SSH Settings overwritten on every system update
Every macOS update brings the incredibly weak default SSH settings onto my mac mini, which allow connections from anyone with only a user account's password.
We had been using my computer remotely as a development server from our other devices, and one day we noticed we could connect to it without proper keys. The settings file for OpenSSH (which can be found in /etc/ssh/sshd_config), open-source software that Apple clearly endorses as it comes preinstalled within macOS, had been reset to its default. Initially, I found that really weird and concerning, thought someone had planted the file back somehow. I changed it anew and it stayed that way for a few days, and I eventually noticed the pattern that after any system update the file was reset.
This has already been talked about on other threads:
https://discussions.apple.com/thread/7930677
Hence I come to raise awareness once again that this has been happening for at least 10 years and still is. Yes, I have already filed a bug report on Feedback Assistant and the bug reporter.

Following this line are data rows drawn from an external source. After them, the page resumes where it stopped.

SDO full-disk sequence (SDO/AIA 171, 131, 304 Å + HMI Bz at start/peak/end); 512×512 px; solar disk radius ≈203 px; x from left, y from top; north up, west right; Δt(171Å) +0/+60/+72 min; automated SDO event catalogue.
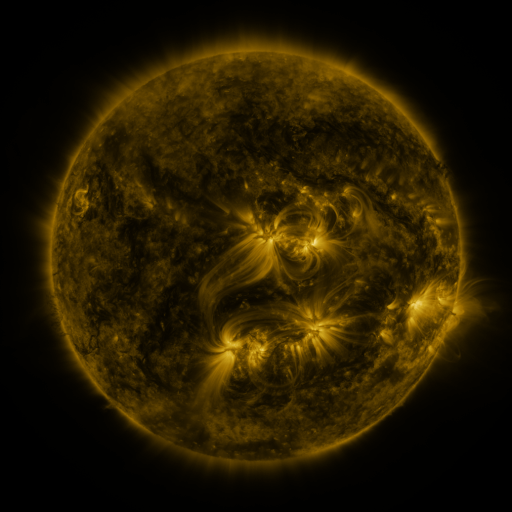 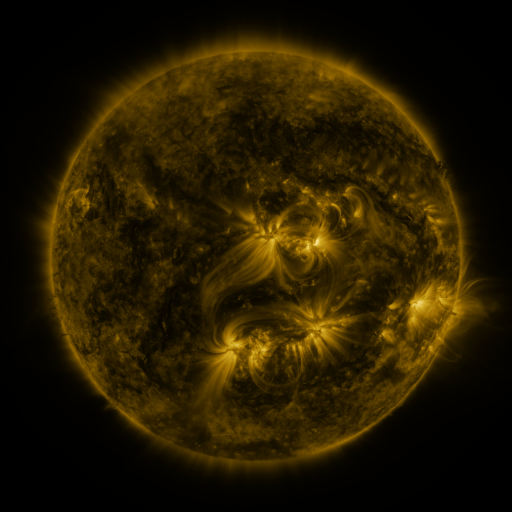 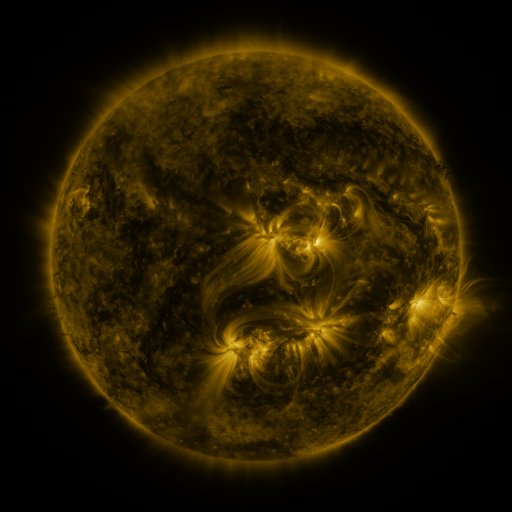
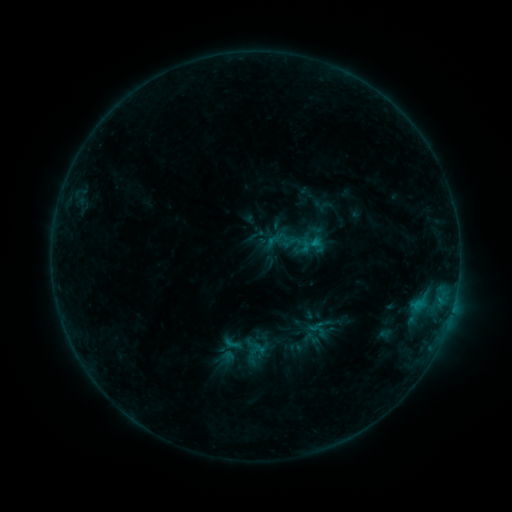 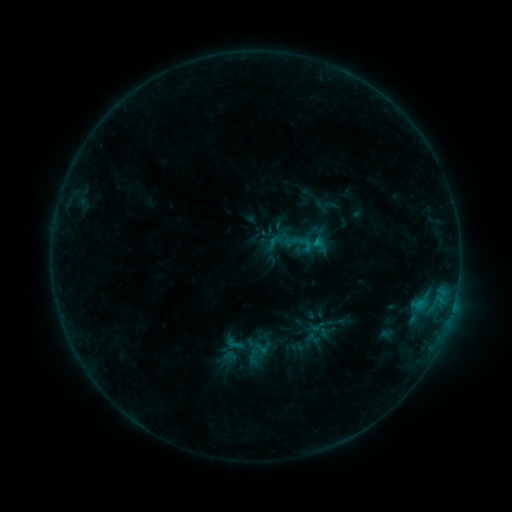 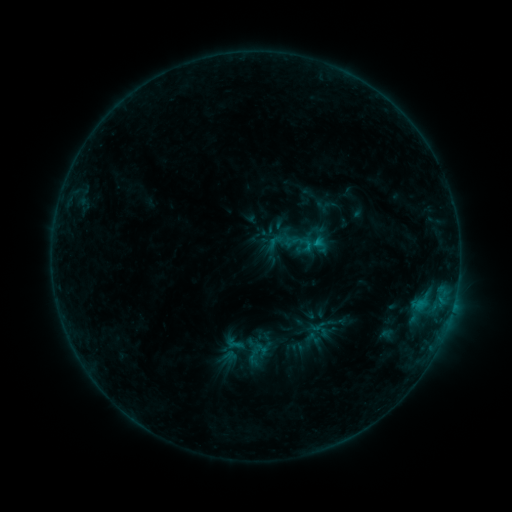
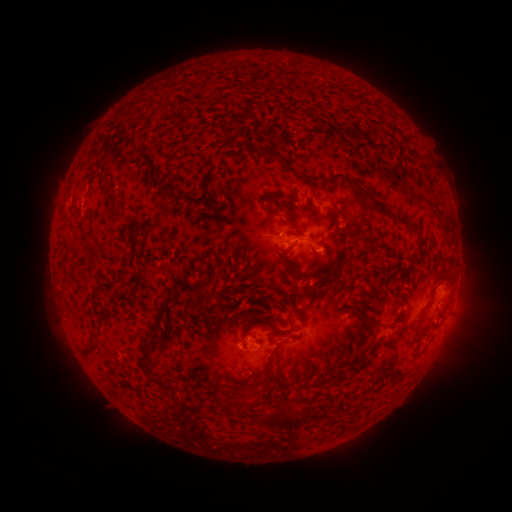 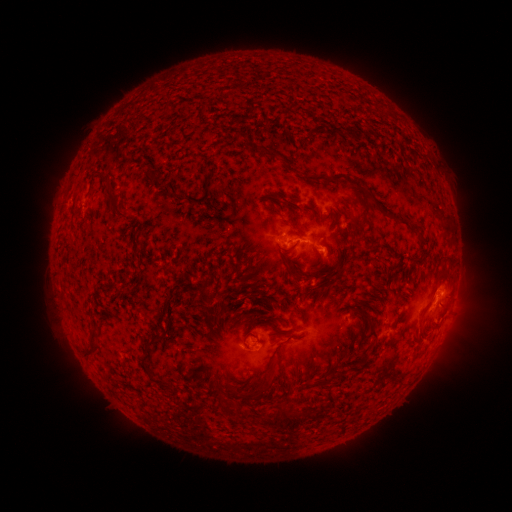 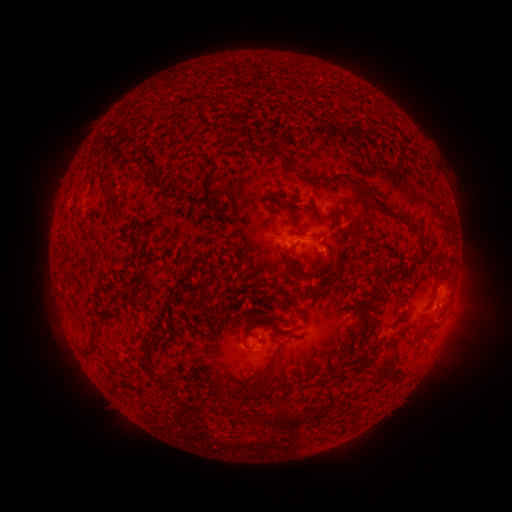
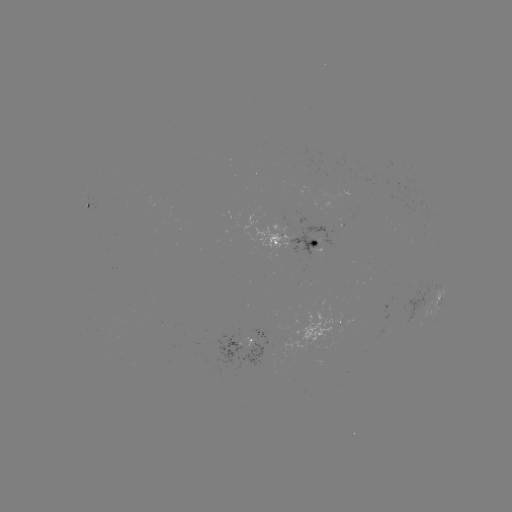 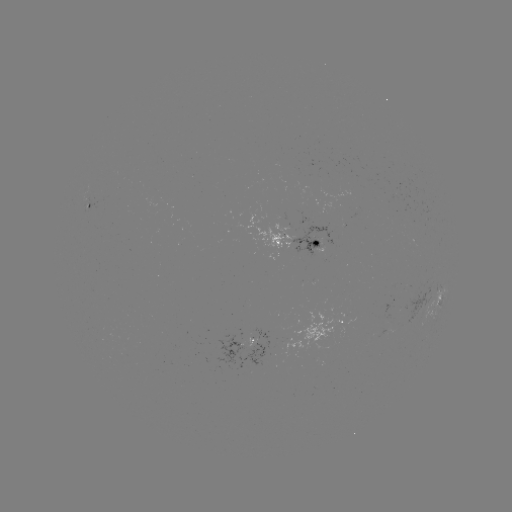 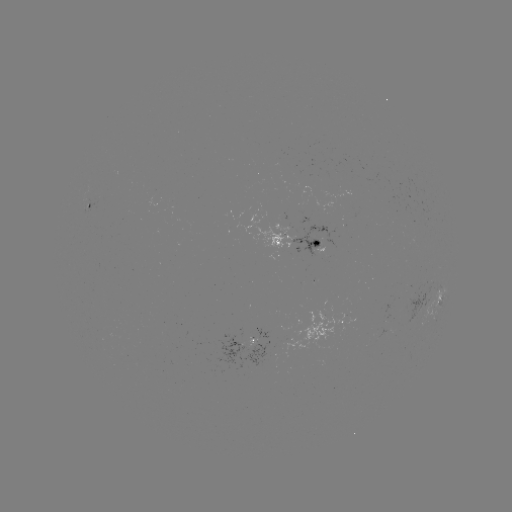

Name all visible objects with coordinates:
emerging-flux region: (326, 208)
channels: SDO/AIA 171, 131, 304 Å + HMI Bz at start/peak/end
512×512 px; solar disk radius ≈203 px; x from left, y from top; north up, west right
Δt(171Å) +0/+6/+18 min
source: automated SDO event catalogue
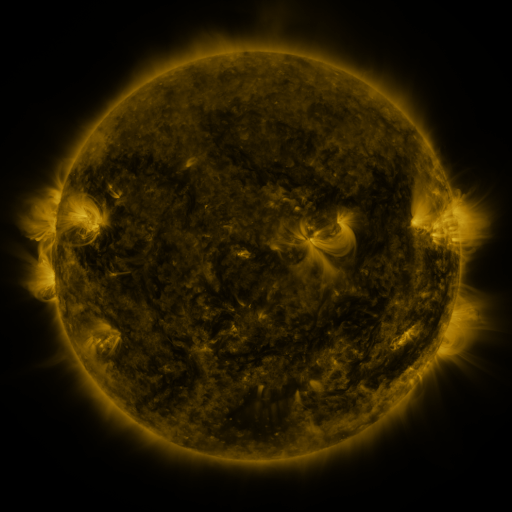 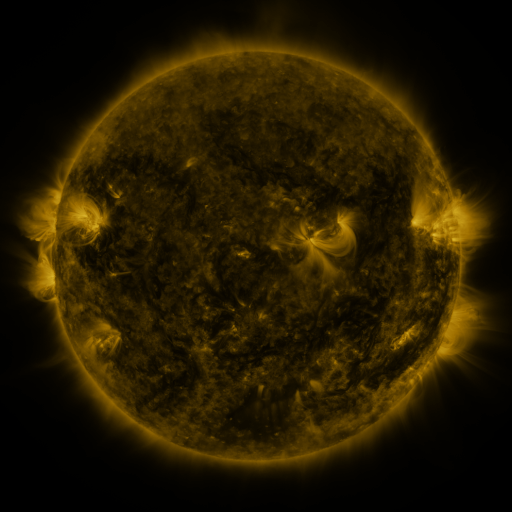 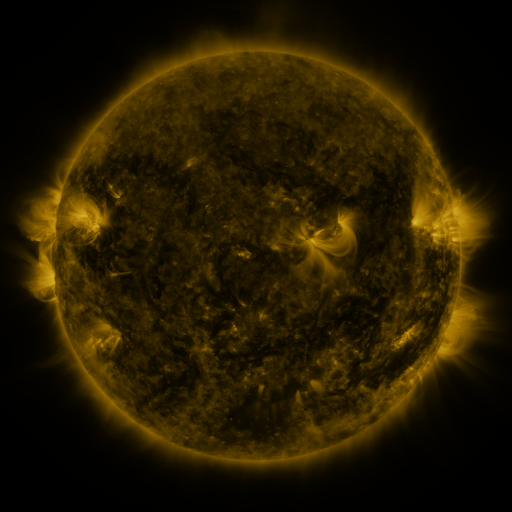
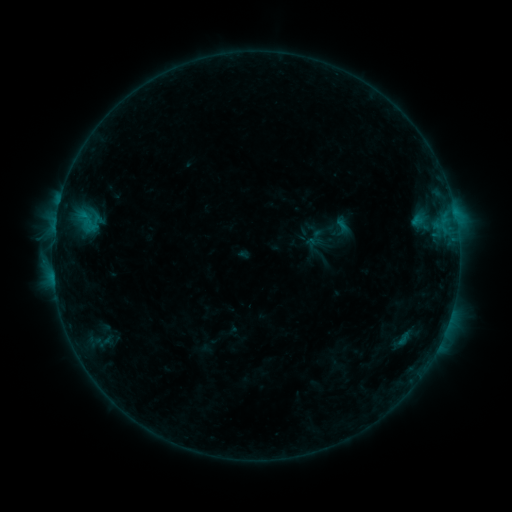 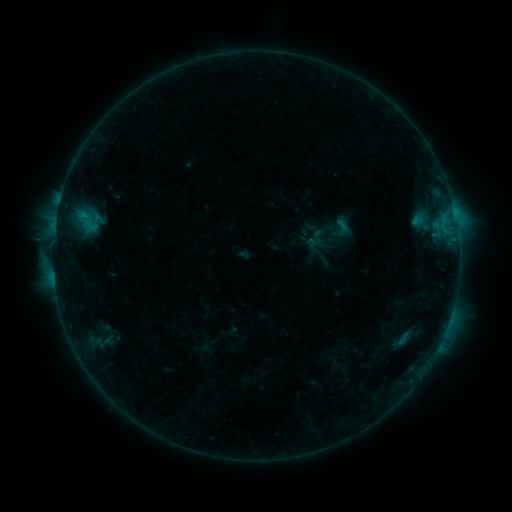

In case I am Holding it Wrong™ and there's a free mac-specific way of setting up the sshd_config file, please do let me know – my searches did not turn up anything. In fact, they lead me to this usual way of configuring sshd_config like on every other OS, which has shown to be a hazard on macOS.
Otherwise, just take a second to appreciate that the default behaviour of a machine from a company that prides itself so much for the hassle-free, built-in security it provides to its users is to override a file whose purpose is to guard FULL access to the machine, as if overwriting configuration files that people would care to learn about and handpick settings for would not already be annoying enough.